%%
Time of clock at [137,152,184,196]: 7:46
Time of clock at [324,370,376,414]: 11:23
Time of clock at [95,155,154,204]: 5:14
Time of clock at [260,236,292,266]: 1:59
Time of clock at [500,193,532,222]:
%%
%%
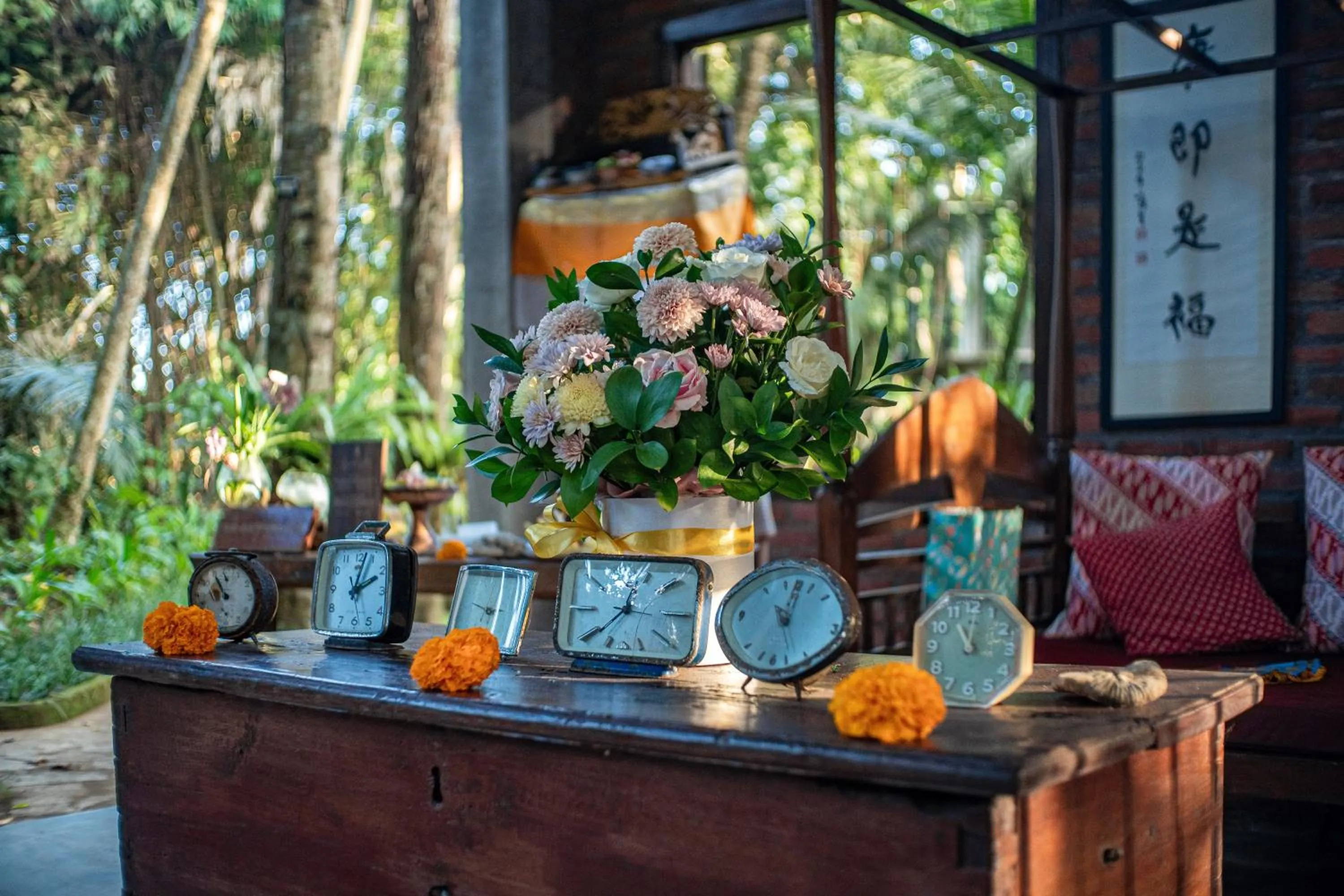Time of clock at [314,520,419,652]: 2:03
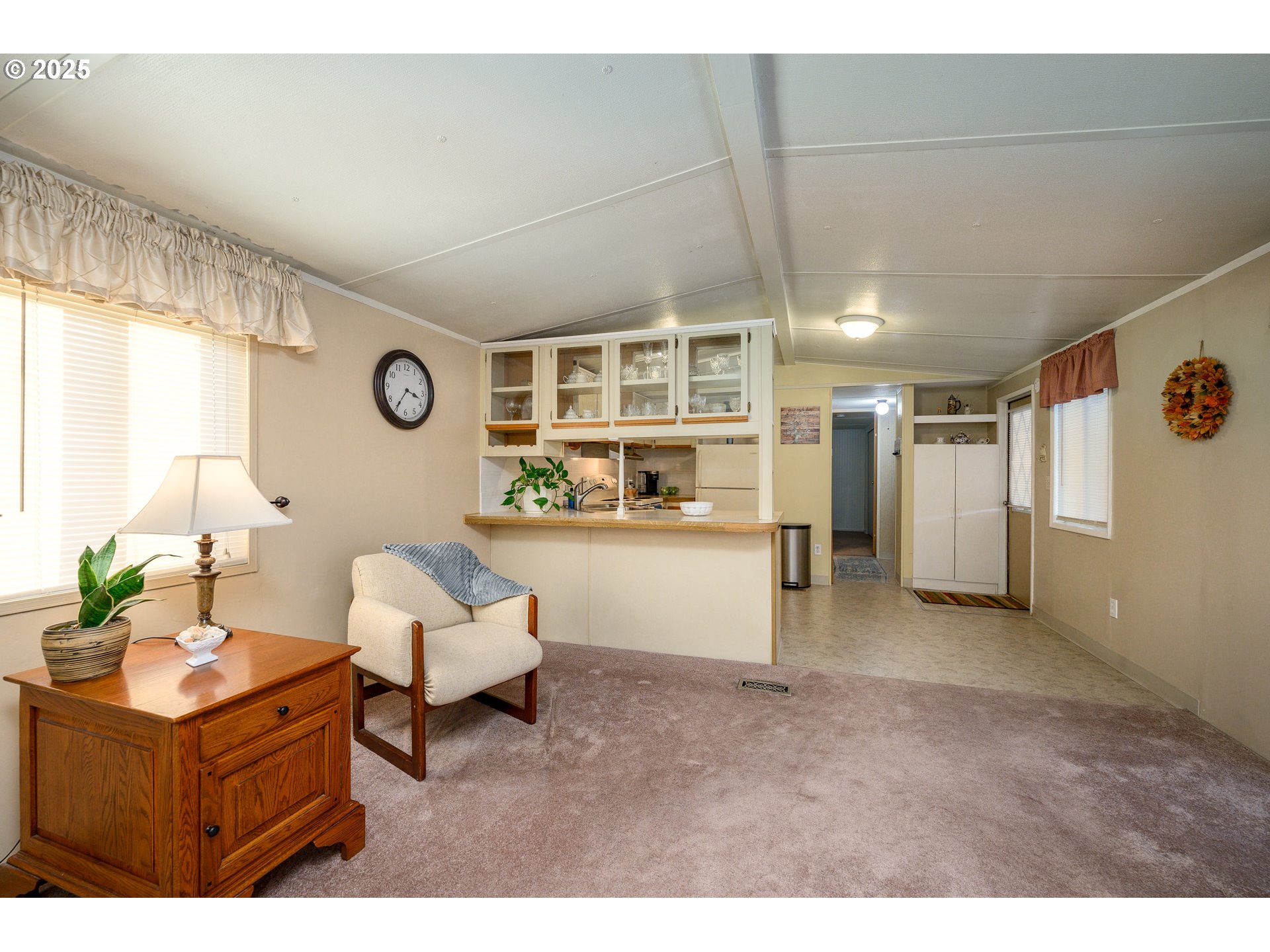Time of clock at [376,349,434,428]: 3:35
%%
- GIVEN EXERCISE -
Print the material from the line containing "Time of clock at [314,520,419,652]: 2:03" through the line containing "Time of clock at [376,349,434,428]: 3:35", inclusive, omitting the pictures.

- ANSWER TO THE PROBLEM -
Time of clock at [314,520,419,652]: 2:03
Time of clock at [376,349,434,428]: 3:35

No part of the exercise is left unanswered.